La nomination du Mexicain Javier Aguirre, réputé pour prôner un football plus offensif, devrait permettre à Salah de mieux exprimer ses qualités. « Mais il ne faut pas oublier que la sélection est très dépendante de lui. D’ailleurs, cette situation devrait perdurer et les autres joueurs de l’équipe l’acceptent volontiers, car ils savent que Salah est une force supplémentaire. Et malgré son statut, c’est quelqu’un qui ne tire pas la couverture à lui », résume Patrice Carteron, qui connaît bien le contexte égyptien pour avoir entraîné Wadi Degla (janvier-juillet 2016) et Al-Ahly SC (juin-décembre 2018). « Quand il avait menacé de prendre sa retraite internationale après la Coupe du monde suite aux tensions avec sa fédération, cela avait été vécu comme une catastrophe. »
Carteron : « Une énorme pression qu’il assume »
L’Égypte, qui accueillera donc la CAN 2019 (15 juin-13 juillet), se met à rêver d’un nouveau titre continentale, neuf ans après celui obtenu en Angola. « Cela pourrait être sa CAN. L’Égypte évoluera à domicile, guidée par un des meilleurs footballeurs de la planète. Salah sait qu’une énorme pression pèse sur lui, mais il l’assume sans problème », poursuit Carteron.

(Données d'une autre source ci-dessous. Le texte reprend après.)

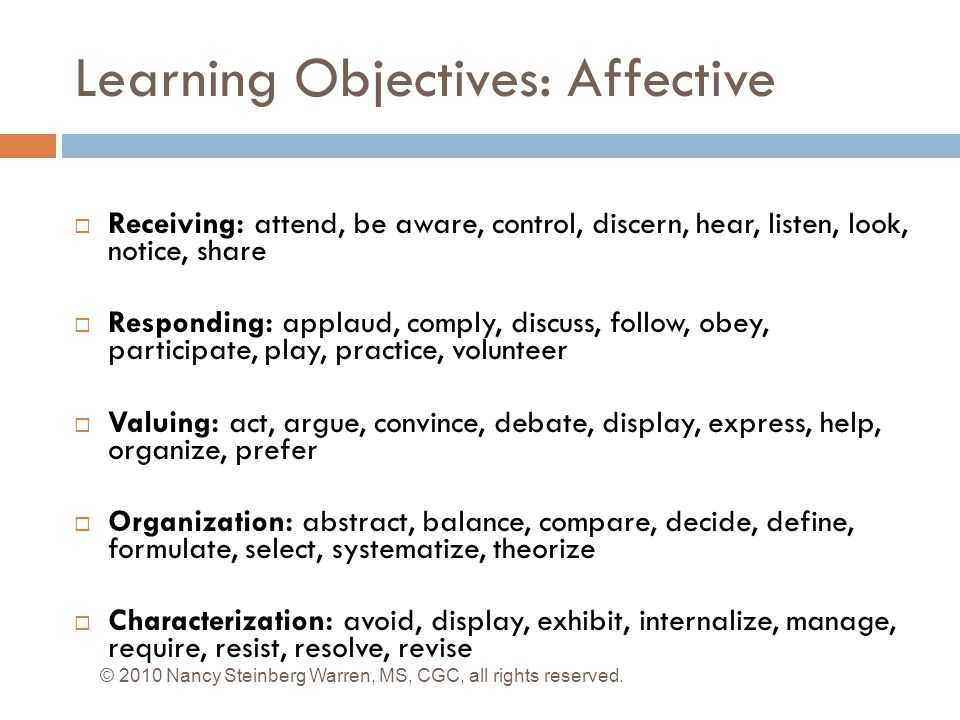 Learning Objectives: Affective  Receiving: attend, be aware, control, discern, hear, listen, look, notice, share  Responding: applaud, comply, discuss, follow, obey, participate, play, practice, volunteer  Valuing: act, argue, convince, debate, display, express, help, organize, prefer  Organization: abstract, balance, compare, decide, define, formulate, select, systematize, theorize  Characterization: avoid, display, exhibit, internalize, manage, require, resist, resolve, revise © 2010 Nancy Steinberg Warren, MS, CGC, all rights reserved.
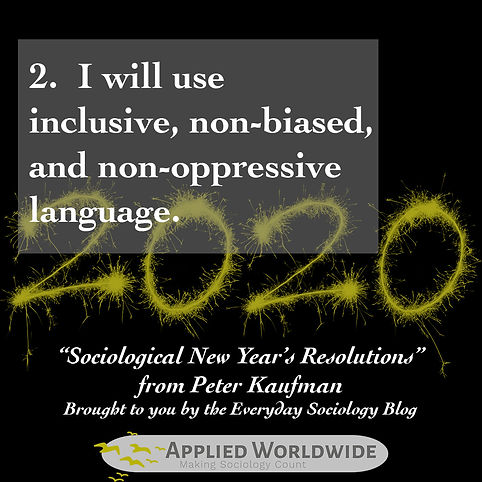 Sociological new year's resolutions, I will use inclusive, non-biased, an non-oppreessive language. From Peter Kaufman and the Everyday Sociology Blog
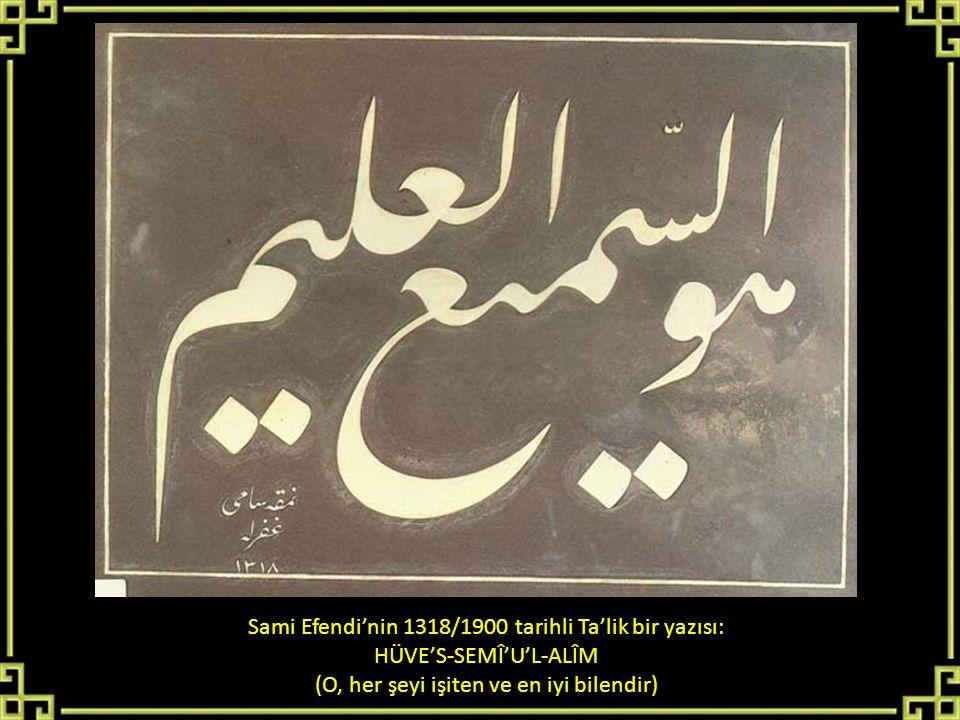 Sami Efendi'nin 1318/1900 tarihli Ta'lik bir yazısı: HÜVE'S-SEMÎ'U'L-ALÎM (O, her şeyi işiten ve en iyi bilendir)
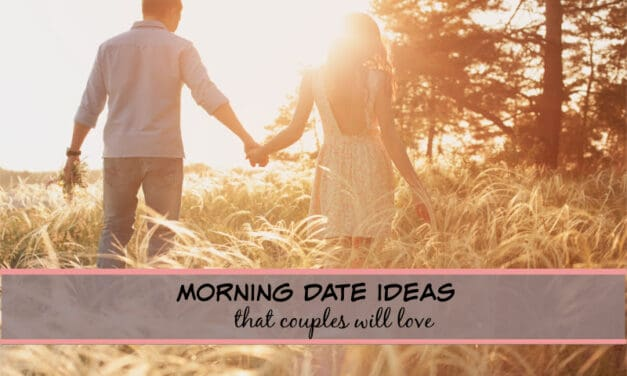 13 Ideas for Morning Dates that married couples will love!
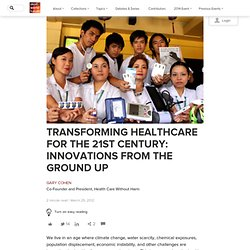Transforming Healthcare for the 21st Century: Innovations from the Ground Up « « Skoll World Forum
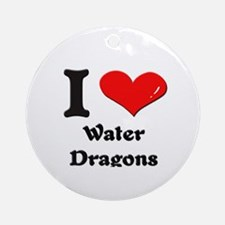 I love water dragons  Ornament (Round)
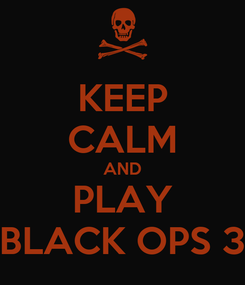 Poster: KEEP CALM AND PLAY BLACK OPS 3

Mohamed Salah né à Al-Nagrig, à une centaine de kilomètres du Caire, avait un père lui-même ancien footballeur, et réputé très dur avec ses enfants. « Il a fait plusieurs essais dans plusieurs clubs, et il a finalement signé une licence à Arab Contractors, un club du Caire. Pendant des années, il faisait l’aller-retour entre son village et Le Caire pour s’entraîner, pour jouer. C’était dur, mais son père le poussait à continuer, car il savait qu’il avait du talent », explique Ahmad Hassan, un ancien dirigeant du club d’Ismaïly.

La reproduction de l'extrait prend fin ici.